El caso de Sayula de Alemán es una radiografía perfecta del nepotismo que aún persiste en la política local, pese al discurso de transformación. La alcaldesa Lorena Sánchez Vargas logró imponer como candidata a su tía, Mirna Adriana Rufino Martínez, y a su hermano, Eduardo Sánchez Vargas, como síndico. Todo esto, presuntamente, con el aval del dirigente estatal de Morena, Esteban Ramírez Zepeta, a quien una exaspirante encaró públicamente con una frase lapidaria: "le llegaron al precio".
No se trata de una acusación menor. Morena, como partido en el poder, ha hecho de la lucha contra el amiguismo y el influyentismo una bandera. Claudia Sheinbaum y Luisa María Alcalde han reiterado que no debe haber candidaturas para familiares de alcaldes en funciones. Pero Sayula parece ser la excepción disfrazada de regla, donde las decisiones no las toma la militancia, sino los lazos de sangre.
El reclamo de Modesta Clemente, grabado en video y ampliamente difundido, no solo puso en evidencia a Ramírez Zepeta, sino que destapó una red de poder que busca perpetuarse a costa de la legitimidad del partido. Mientras Morena cierra los ojos, en Sayula se cocina una herencia política que no tiene nada de transformación y mucho de lo que la gente ya no quiere.
Si Morena permite que Sayula se convierta en el modelo a seguir, corre el riesgo de repetir los peores vicios del pasado. No basta con discursos contra el nepotismo si, en los hechos, se tolera y se protege. El partido está a tiempo de corregir, pero cada día que pasa sin respuestas claras, la desconfianza crece. Y en política, la desconfianza se paga en las urnas.
Alejandro Moreno, líder nacional del PRI, aseguró en su visita a Xalapa que varios de sus candidatos han recibido amenazas para bajarse de la contienda, y que por miedo a represalias no presentan denuncias. Las declaraciones son graves, porque confirman un fenómeno que ya se ha documentado en otros procesos electorales: el uso de la violencia para inhibir la participación política. Pero también dejan una duda flotando en el aire: ¿habla Alito de un problema real o está tratando de justificar la debilidad de su partido en el estado?
El PRI llega a esta elección en Veracruz con estructuras fracturadas, escasos cuadros competitivos y sin posibilidades reales de ganar más allá de algunos municipios. Ante ese panorama, posicionar la narrativa de que sus candidatas y candidatos no pueden hacer campaña por amenazas podría ser una forma de victimización política. Un recurso para explicar de antemano resultados adversos, sin asumir que también hay responsabilidad en la falta de trabajo de base.
Eso no significa que las amenazas no existan.
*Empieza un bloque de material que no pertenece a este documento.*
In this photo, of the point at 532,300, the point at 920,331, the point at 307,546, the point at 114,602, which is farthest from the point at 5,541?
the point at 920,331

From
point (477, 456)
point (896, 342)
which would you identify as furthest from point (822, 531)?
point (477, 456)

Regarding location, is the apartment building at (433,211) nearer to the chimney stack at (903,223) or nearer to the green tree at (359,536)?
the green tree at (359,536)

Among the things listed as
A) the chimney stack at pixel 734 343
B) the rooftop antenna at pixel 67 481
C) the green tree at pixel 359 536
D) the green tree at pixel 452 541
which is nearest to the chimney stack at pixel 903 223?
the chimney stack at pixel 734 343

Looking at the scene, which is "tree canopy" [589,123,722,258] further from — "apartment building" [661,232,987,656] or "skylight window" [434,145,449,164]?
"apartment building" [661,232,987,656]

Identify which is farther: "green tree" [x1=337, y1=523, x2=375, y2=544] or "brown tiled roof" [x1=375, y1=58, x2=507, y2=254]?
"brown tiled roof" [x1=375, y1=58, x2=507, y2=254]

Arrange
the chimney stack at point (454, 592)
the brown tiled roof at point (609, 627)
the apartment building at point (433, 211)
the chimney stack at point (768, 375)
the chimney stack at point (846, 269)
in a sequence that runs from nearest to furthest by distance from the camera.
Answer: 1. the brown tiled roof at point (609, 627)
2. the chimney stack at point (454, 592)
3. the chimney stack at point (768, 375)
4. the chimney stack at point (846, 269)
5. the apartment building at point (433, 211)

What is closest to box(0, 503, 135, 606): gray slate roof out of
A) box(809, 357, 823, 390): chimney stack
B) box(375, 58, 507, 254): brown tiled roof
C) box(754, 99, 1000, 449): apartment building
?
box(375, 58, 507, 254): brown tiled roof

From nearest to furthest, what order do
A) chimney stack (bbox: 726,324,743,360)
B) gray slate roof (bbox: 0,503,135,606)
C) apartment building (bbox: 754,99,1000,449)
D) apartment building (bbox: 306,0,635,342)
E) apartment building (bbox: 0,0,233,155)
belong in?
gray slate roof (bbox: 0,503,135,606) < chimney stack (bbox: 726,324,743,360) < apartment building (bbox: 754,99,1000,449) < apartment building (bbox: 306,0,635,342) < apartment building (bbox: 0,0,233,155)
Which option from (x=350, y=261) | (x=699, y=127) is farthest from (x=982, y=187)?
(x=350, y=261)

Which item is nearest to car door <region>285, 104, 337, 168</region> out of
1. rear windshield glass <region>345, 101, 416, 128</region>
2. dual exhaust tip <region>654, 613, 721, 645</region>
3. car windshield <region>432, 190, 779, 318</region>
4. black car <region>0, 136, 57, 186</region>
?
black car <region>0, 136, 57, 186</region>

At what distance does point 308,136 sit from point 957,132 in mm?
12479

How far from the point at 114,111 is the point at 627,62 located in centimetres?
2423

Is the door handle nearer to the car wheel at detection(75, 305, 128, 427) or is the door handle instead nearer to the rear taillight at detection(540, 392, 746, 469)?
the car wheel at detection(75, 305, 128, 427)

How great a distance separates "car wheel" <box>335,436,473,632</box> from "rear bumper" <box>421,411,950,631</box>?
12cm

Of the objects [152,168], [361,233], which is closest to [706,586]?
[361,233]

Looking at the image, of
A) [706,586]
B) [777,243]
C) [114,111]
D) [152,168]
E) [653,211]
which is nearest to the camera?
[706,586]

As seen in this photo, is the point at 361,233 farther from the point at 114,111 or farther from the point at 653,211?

Sería ingenuo negarlo en un país donde hacer campaña en ciertos territorios es un acto de valentía. Pero tampoco podemos dejar de observar cómo el discurso del miedo puede convertirse en una herramienta útil para reposicionar a un partido venido a menos. Alito Moreno habla de varios casos, pero se niega a decir cuántos ni en dónde, lo que impide evaluar la dimensión real del problema.
En cualquier escenario, lo que sí es cierto es que la violencia —real o amplificada— ya forma parte de la campaña. Y mientras las autoridades estatales insisten en que hay condiciones para la elección, los partidos optan por no denunciar, por cálculo o por miedo. La democracia se enfrenta así a un nuevo enemigo: no solo el crimen, sino la desconfianza en las instituciones y el oportunismo político que distorsiona los hechos en nombre de la competencia.